Ahora bien, ¿cómo un santo turco aparece en el Polo Norte? Solamente la literatura puede hacer obrar ese milagro.

En 1846 aparece “La noche antes de Navidad”, poema del ministro episcopal Clement Clarke Moore, que describe a este bondadoso señor entrado en años y carnes, conduciendo un trineo tirado por renos (del que solo conozco el nombre de uno, Rodolfo) asistido por enanos y depositando en cada chimenea el regalo solicitado por los niños que hubieran observado una conducta intachable a lo largo del año (excusa que utilizaban nuestros padres para intentar disminuir el número y calidad de nuestras tropelías).

En 1931 la revista Harper´s popularizó la imagen de este viejito de aspecto bonachón (dibujado por Thomas Nast) que refrescado por una gaseosa, propulsó el consumo navideño durante los tiempos de la gran depresión.

Nadie sabe a ciencia cierta cuando nació Jesús. En realidad, de lo único que se puede estar seguro es que no fue un 25 de diciembre del llamado año 0. Veamos porqué: en primer lugar, los celebres pastorcitos que adornan cada pesebre (un comentario aparte: esta idea del pesebre fue popularizada por San Francisco de Asis, que incluyó al asno y al buey de acuerdo a “La Leyenda Dorada” de Jacobos Vorágine), no podrían haber estado pastando al aire libre para esa fecha.
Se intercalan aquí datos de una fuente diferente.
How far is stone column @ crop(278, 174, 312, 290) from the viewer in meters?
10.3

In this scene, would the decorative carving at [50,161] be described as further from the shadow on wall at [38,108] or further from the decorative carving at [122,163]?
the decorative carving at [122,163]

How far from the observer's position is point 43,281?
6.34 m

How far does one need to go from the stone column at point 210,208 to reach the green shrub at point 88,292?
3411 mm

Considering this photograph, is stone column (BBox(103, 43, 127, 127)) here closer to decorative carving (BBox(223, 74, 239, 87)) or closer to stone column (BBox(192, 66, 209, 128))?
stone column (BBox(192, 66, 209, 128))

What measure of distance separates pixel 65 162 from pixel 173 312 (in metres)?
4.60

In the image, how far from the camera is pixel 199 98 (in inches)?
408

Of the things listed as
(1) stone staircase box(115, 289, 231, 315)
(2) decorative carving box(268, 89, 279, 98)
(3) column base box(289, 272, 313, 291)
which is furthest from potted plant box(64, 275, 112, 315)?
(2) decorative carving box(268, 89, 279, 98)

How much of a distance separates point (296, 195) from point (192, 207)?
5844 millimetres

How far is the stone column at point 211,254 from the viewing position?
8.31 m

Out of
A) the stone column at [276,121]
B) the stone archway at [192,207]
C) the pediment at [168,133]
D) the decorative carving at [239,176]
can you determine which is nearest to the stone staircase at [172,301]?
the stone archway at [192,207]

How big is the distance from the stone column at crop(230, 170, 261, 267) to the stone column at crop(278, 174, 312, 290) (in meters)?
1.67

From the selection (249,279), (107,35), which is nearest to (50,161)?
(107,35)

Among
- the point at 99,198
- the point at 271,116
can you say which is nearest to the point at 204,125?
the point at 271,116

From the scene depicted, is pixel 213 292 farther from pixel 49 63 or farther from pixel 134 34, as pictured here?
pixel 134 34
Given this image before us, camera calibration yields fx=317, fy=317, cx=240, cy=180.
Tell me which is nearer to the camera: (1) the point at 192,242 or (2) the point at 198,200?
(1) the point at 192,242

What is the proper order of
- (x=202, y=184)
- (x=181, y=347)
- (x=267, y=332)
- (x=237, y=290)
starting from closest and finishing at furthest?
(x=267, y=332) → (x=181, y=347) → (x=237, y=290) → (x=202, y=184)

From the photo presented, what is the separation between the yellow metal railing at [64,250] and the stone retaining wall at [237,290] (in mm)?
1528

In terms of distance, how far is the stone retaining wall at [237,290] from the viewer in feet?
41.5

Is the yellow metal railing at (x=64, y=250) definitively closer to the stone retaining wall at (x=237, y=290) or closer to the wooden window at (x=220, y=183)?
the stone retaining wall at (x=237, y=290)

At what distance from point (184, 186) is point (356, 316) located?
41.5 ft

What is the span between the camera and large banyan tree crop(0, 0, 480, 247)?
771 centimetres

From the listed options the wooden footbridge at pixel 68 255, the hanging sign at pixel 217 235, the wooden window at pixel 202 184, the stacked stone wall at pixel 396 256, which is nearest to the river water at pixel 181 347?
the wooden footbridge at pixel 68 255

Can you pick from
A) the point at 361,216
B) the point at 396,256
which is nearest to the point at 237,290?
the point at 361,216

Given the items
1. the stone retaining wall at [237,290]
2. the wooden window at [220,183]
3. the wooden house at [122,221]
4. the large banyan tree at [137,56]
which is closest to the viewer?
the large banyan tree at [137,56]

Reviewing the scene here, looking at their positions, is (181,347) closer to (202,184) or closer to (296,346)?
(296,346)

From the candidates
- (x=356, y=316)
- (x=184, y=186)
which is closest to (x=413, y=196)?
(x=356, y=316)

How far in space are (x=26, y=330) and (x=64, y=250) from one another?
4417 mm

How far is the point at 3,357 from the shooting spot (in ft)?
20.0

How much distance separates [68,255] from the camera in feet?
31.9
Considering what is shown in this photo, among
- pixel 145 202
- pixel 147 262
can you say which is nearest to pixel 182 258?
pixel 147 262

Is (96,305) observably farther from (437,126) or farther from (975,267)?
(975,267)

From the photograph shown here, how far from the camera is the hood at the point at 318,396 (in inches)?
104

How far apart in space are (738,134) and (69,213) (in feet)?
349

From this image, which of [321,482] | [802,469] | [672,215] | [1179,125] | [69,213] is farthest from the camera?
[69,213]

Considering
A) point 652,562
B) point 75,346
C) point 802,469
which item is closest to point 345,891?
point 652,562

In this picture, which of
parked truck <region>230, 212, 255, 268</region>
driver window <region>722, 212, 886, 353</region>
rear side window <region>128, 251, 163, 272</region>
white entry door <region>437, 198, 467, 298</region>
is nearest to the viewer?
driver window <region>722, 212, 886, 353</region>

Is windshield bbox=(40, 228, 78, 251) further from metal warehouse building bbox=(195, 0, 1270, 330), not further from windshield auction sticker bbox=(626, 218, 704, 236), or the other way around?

Según Lucas (2:8) “Había pastores de la misma región, que velaban y guardaban las vigilias de la noche sobre su rebaño”. Eso era imposible en Judea por ser diciembre una estación fría y lluviosa. Ya para octubre los pastores encerraban sus rebaños en los corrales. Además, la celebre estrella de Belén –que era la conjunción de Júpiter y Venus– no apareció en el año 0, sino 4 años antes y tampoco fue en diciembre. Algunos estudiosos del tema sospechan que nuestro Señor Jesucristo nació el 6 de marzo del año 4 antes de Cristo (que dicho de esta forma suena raro).

Resulta que los primitivos cristianos no podía celebrar abiertamente el natalicio del Salvador, por temor a terminar siendo el almuerzo de las fieras en el Coliseo.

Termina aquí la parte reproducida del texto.